TASKS FOR THIS EXERCISE:
[1] In the text on assembly instructions, which type of operation can the ADD and SUB instructions not perform?
[2] Rewrite as a short list the paragraph of the text on assembly instructions that begins "However, like other instructions," keeping its main facts.

GIVEN TEXT:
The INC instruction is used for incrementing an operand by one. It works on a single operand that can be either in a register or in memory.

Syntax:

The INC instruction has the following syntax:

INC destination

The operand destination could be an 8-bit, 16-bit or 32-bit operand.

Example:

INC EBX	     ; Increments 32-bit register
INC DL       ; Increments 8-bit register
INC [count]  ; Increments the count variable

The DEC Instruction

The DEC instruction is used for decrementing an operand by one. It works on a single operand that can be either in a register or in memory.

Syntax:

The DEC instruction has the following syntax:.

DEC destination

The operand destination could be an 8-bit, 16-bit or 32-bit operand.

Example:

segment .data
	count dw  0
	value db  15
segment .text
	inc [count]
	dec [value]
	mov ebx, count
	inc word [ebx]
	mov esi, value
	dec byte [esi]

The ADD and SUB Instructions

The ADD and SUB instructions are used for performing simple addition/subtraction of binary data in byte, word and doubleword size, i.e., for adding or subtracting 8-bit, 16-bit or 32-bit operands, respectively.

Syntax:

The ADD and SUB instructions have the following syntax:

ADD/SUB	destination, source

The ADD/SUB instruction can take place between:

  • Register to register

  • Memory to register

  • Register to memory

  • Register to constant data

  • Memory to constant data

However, like other instructions, memory-to-memory operations are not possible using ADD/SUB instructions. An ADD or SUB operation sets or clears the overflow and carry flags.

Example:

The following example asks two digits from the user, stores the digits in the EAX and EBX register, respectively, adds the values, stores the result in a memory location 'res' and finally displays the result.

SYS_EXIT  equ 1
SYS_READ  equ 3
SYS_WRITE equ 4
STDIN     equ 0
STDOUT    equ 1

segment .data 

    msg1 db "Enter a digit ", 0xA,0xD 
    len1 equ $- msg1 

    msg2 db "Please enter a second digit", 0xA,0xD 
    len2 equ $- msg2 

    msg3 db "The sum is: "

DATASET SECTION:
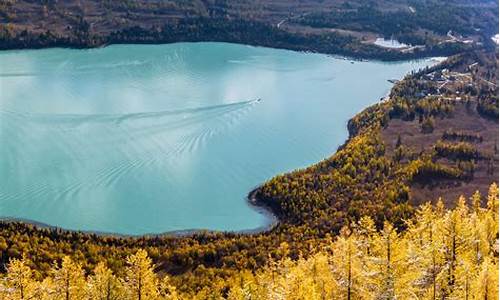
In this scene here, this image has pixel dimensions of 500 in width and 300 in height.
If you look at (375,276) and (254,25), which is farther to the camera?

WRITTEN RESPONSES:
[1] Memory-to-memory operations.

[2]
- Like other instructions, ADD/SUB cannot perform memory-to-memory operations.
- An ADD or SUB operation sets or clears the overflow and carry flags.